The US state’s ferocious attack on the right of abortion makes a mockery of Washington’s attempt to take the “democratic” high ground. Western capitalist countries have launched wave after wave of attacks on civil liberties and trade union rights in recent years. In countries with formal or bourgeois democracy it is not the capitalist state that is the repository of democratic rights.

Leon Trotsky explained that if the working class is not immediately capable of overthrowing capitalism, it defends bourgeois democracy against fascist or authoritarian reaction: “The workers defend bourgeois democracy, however, not by the methods of bourgeois democracy … but by their own methods, that is, by the methods of revolutionary class struggle.” (Answers to Questions on the Spanish Situation, 1937).

“Good autocrats”?

Working people can never look to the capitalist state, the courts, the police, or capitalist armies to defend our democratic rights. The democratic rights that exist in Western capitalist states are the result of struggle and the class balance of forces in society, rather than what is written in laws or constitutions. Only mass struggle linked internationally and led by a revitalised workers’ movement that fights to replace capitalism with genuine socialism can secure real democratic rights. This is the only force that can end wars and national oppression. Socialists oppose the Orwellian state repression of the Chinese and Russian capitalist states and stand on the side of the working class in these countries, which is the only force that can wage a real struggle against dictatorship.

When NATO needs Turkey to approve the membership applications of Sweden and Finland, its “democratic” leaders have no qualms about cosying up to the ruthless autocrat Erdogan who is preparing new wars against the Kurds, as well as attacking the rights of trade unions, women and LGBT+ people.
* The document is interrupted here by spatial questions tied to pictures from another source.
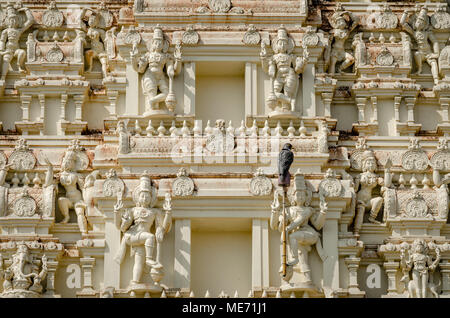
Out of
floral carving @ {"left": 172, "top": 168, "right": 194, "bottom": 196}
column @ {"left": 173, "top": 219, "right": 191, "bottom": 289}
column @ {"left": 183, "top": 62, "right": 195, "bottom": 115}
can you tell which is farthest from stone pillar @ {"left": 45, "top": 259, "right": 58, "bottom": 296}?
column @ {"left": 183, "top": 62, "right": 195, "bottom": 115}

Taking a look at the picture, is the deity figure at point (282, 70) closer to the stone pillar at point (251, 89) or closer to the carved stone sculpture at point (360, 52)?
the stone pillar at point (251, 89)

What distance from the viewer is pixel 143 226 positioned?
1501 inches

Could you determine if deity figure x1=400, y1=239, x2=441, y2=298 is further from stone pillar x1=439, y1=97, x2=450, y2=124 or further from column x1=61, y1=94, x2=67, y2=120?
column x1=61, y1=94, x2=67, y2=120

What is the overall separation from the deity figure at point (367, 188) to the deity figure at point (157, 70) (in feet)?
15.5

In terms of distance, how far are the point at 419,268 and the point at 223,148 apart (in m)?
5.26

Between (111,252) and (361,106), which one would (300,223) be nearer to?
(111,252)

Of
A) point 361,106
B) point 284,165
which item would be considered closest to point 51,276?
point 284,165

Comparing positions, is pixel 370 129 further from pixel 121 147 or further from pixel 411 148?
pixel 121 147

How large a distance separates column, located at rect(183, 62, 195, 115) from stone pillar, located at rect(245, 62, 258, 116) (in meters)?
1.27

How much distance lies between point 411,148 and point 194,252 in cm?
573

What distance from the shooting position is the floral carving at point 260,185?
38.3m

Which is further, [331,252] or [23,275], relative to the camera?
[331,252]
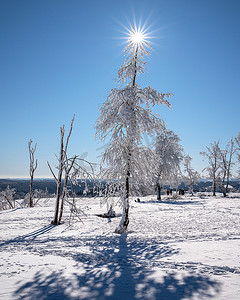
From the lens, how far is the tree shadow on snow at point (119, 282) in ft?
12.3

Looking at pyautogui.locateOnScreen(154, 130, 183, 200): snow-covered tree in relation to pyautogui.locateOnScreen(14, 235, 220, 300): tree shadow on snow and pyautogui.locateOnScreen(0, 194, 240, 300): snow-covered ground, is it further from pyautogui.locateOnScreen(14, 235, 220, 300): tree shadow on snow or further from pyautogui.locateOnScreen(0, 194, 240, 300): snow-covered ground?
pyautogui.locateOnScreen(14, 235, 220, 300): tree shadow on snow

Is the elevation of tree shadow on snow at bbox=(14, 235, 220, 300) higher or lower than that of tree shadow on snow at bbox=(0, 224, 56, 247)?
higher

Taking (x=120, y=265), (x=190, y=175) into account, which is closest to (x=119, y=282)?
(x=120, y=265)

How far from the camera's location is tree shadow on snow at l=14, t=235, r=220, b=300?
3750mm

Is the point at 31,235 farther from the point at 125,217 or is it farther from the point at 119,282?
the point at 119,282

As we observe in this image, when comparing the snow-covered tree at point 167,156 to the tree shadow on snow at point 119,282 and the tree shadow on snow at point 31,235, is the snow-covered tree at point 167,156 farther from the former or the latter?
the tree shadow on snow at point 119,282

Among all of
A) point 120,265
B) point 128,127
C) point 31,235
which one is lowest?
point 31,235

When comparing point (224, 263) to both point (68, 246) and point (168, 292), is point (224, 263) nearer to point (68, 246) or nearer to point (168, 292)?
point (168, 292)

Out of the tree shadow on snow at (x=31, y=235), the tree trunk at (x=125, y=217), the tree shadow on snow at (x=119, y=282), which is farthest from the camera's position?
the tree trunk at (x=125, y=217)

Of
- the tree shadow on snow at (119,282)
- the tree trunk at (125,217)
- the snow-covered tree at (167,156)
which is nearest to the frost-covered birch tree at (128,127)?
the tree trunk at (125,217)

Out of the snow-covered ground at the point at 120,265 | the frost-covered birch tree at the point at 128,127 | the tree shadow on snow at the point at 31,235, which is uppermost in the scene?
the frost-covered birch tree at the point at 128,127

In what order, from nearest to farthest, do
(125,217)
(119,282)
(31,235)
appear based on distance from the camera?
(119,282), (31,235), (125,217)

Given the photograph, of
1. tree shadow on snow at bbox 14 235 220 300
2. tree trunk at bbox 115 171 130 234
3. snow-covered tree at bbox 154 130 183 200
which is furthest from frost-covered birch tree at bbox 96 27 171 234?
snow-covered tree at bbox 154 130 183 200

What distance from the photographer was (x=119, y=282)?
434cm
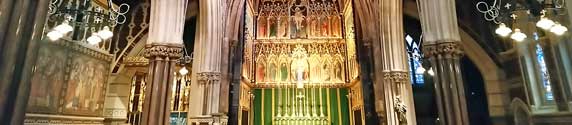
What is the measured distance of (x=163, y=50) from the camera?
6.83 metres

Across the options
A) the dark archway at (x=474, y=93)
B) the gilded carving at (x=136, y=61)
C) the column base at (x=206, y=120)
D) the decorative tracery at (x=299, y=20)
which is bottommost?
the column base at (x=206, y=120)

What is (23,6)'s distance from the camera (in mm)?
3307

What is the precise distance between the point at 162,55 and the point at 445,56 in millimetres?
5060

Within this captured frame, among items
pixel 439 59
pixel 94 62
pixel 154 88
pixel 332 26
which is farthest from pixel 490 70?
pixel 94 62

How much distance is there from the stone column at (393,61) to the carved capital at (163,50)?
22.0ft

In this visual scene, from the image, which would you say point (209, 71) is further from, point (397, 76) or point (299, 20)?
point (299, 20)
The same breathtaking double standards apply to Biden’s recent visit to Saudi Arabia to fist bump dictator Mohammed bin Salman. Biden on the campaign trail two years ago boasted he would turn Saudi Arabia into a “pariah”, but now he needs a deal over oil supplies as the Russian oil embargo squeezes global markets. So it was also with Blinken’s mission to charm Thailand’s dictator General Prayut in July. Washington is anxious not to see the Thai regime shift completely to China’s side.

A clear analysis

The US-China imperialist conflict inserts itself into almost every movement and struggle occurring around the world. We saw an element of that in Myanmar last year, where on one side the army’s coup was supported by Beijing and Moscow, while on the other side a section of the youth and workers who mounted an incredible resistance struggle and mass strike movement unfortunately began to look towards Western pressure and even intervention (by the so-called international community) to help them defeat the junta. This was a cruel illusion which only played a confusing role in the struggle. The same occurred in a different form in Hong Kong during the mass democracy protests of 2019, and again in Thailand the following year.
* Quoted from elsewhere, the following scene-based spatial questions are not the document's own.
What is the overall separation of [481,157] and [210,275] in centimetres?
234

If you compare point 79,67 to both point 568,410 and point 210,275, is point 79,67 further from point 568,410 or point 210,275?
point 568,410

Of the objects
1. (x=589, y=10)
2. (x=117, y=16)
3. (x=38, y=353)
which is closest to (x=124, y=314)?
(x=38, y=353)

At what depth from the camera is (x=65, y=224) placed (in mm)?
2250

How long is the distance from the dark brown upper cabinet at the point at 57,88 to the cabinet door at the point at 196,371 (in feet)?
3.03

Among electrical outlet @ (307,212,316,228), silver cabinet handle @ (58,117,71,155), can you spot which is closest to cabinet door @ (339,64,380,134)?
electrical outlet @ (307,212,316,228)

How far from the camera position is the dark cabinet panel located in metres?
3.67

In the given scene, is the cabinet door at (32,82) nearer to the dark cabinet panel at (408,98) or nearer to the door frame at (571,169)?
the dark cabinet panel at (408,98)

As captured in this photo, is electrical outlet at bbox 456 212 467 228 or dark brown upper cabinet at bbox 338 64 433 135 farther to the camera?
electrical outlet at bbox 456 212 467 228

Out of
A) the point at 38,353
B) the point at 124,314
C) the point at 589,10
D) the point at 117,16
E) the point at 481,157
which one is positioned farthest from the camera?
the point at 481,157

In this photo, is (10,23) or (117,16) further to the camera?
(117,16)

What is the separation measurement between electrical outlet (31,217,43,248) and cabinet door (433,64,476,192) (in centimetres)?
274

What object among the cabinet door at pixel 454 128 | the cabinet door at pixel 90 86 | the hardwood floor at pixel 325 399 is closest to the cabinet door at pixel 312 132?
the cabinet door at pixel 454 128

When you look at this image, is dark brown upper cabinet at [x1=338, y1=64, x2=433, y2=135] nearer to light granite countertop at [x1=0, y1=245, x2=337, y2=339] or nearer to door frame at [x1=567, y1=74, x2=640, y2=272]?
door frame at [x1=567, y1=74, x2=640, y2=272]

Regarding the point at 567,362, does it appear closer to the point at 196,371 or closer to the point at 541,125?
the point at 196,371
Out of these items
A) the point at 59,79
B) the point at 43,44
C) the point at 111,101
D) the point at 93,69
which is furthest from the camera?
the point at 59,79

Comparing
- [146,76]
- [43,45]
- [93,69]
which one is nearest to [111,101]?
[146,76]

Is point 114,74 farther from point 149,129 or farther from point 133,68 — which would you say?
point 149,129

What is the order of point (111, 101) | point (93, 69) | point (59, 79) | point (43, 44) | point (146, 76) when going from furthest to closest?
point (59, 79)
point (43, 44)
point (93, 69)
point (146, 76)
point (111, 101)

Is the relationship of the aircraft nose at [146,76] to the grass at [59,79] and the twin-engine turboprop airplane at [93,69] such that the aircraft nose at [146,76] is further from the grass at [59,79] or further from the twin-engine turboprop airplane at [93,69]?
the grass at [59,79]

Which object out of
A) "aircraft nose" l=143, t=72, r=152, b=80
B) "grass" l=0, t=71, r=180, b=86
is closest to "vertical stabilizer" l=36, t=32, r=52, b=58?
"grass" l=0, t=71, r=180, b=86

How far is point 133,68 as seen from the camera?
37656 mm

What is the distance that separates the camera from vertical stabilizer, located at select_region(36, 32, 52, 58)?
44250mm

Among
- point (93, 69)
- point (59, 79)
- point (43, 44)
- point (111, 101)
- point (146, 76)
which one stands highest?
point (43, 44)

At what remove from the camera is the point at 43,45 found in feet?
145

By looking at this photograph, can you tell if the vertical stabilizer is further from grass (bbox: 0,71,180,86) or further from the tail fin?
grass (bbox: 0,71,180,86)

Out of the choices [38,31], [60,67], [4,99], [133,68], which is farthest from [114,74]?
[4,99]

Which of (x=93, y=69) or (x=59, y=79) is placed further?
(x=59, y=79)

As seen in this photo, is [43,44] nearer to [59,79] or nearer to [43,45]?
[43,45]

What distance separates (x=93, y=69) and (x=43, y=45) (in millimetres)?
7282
There are important political lessons from these experiences in the changed global environment created by the new Cold War. In the aforementioned examples a variant of “lesser evilism” took hold and disoriented a section of these movements, leading to or reinforcing a downturn in the struggle. Also in countries like Indonesia, the Philippines, Malaysia, Japan, Taiwan and South Korea, sections of the workers’ movement and the Left can be disorientated and divided by these complications. Of course this is a warning for the nascent workers’ movement in China as well.
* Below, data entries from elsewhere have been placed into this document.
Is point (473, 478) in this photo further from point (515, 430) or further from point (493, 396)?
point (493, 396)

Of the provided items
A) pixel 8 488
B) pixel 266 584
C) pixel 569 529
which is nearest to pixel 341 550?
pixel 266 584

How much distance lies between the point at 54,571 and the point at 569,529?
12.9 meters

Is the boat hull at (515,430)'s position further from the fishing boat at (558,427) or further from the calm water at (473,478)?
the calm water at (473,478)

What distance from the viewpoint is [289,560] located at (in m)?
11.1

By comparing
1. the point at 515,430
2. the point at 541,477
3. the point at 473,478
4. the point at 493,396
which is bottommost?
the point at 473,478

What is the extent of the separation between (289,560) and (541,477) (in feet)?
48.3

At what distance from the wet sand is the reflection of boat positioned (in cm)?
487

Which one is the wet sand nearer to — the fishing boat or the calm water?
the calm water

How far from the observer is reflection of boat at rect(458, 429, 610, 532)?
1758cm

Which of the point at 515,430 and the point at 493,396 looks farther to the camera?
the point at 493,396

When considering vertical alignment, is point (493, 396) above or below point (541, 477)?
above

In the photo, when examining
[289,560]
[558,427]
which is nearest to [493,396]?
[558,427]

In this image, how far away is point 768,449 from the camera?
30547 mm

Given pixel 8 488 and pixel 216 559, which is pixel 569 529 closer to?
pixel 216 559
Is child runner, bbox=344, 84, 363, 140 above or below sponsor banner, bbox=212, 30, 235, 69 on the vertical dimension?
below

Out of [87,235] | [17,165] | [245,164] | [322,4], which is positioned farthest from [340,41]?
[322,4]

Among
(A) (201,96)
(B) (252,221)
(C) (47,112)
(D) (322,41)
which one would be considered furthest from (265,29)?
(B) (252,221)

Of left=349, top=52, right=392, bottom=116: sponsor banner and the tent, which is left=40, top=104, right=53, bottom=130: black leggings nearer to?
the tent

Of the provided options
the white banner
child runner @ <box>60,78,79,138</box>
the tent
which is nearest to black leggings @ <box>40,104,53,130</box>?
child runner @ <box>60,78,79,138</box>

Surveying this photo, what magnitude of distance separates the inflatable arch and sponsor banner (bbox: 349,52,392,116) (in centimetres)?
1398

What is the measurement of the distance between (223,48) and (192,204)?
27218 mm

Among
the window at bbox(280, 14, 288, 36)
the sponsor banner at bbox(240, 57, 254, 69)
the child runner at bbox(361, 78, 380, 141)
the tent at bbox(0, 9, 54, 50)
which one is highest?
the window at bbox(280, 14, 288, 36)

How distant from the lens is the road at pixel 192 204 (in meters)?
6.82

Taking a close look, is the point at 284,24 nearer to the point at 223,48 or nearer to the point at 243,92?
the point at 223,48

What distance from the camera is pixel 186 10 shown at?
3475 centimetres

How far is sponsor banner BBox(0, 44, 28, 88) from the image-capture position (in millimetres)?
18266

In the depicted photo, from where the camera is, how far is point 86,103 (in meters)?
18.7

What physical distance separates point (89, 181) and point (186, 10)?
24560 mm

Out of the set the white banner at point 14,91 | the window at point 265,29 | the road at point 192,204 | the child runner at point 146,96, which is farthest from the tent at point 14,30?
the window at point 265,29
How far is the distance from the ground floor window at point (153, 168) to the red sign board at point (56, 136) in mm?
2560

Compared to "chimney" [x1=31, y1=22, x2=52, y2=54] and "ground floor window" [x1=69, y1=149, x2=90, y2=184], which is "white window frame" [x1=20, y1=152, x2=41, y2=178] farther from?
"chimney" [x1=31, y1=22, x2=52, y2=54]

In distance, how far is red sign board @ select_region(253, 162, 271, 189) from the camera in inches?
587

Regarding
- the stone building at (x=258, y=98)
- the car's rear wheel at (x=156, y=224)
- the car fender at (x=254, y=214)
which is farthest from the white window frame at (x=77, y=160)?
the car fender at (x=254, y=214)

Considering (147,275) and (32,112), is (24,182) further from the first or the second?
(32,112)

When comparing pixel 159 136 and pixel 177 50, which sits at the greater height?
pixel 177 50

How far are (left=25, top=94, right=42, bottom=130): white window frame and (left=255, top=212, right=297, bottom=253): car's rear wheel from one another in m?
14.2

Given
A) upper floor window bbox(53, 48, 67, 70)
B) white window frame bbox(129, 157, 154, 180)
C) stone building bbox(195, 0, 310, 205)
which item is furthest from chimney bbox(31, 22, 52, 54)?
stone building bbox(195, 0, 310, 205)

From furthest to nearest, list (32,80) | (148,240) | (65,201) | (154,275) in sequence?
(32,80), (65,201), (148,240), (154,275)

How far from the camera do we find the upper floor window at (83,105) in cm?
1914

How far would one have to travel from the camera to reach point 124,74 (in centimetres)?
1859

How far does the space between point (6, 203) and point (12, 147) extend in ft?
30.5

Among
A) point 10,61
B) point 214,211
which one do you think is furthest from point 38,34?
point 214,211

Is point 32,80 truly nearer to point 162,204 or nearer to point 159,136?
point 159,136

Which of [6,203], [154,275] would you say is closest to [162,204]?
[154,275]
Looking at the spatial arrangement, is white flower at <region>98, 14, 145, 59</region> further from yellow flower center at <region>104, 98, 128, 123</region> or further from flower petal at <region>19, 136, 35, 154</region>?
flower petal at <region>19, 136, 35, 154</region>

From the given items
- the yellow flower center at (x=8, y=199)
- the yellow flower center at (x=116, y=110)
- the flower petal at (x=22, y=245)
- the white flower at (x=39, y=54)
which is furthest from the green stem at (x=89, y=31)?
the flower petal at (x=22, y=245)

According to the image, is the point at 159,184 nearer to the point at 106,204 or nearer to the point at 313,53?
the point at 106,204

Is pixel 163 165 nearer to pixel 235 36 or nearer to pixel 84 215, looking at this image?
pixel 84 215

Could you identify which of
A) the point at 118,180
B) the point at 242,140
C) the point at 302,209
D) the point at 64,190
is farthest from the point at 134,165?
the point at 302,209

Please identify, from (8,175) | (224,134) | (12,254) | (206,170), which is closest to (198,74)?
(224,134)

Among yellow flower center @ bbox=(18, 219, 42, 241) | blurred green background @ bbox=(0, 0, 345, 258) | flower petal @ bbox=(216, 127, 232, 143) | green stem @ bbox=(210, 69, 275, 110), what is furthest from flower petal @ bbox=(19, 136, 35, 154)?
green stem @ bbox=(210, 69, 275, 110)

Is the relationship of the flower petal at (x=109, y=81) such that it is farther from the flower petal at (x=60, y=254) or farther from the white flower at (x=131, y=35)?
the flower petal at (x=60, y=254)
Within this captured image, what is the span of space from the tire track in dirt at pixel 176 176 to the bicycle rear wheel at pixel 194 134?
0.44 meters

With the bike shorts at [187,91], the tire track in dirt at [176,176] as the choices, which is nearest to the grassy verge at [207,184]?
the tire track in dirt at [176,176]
The Cold War, with the two imperialist blocs exploiting and further polarising already volatile situations to rack up geopolitical wins, represents a serious danger to workers and youth. This is the case even without another hot war replicating and perhaps eclipsing the horrors of Ukraine. A clear perspective, analysis and program that rejects “lesser evilism” and nationalism for an internationalist and working class position of implacable opposition to all capitalist and imperialist governments, this is the only way to ensure important struggles of the oppressed are not derailed by reaction.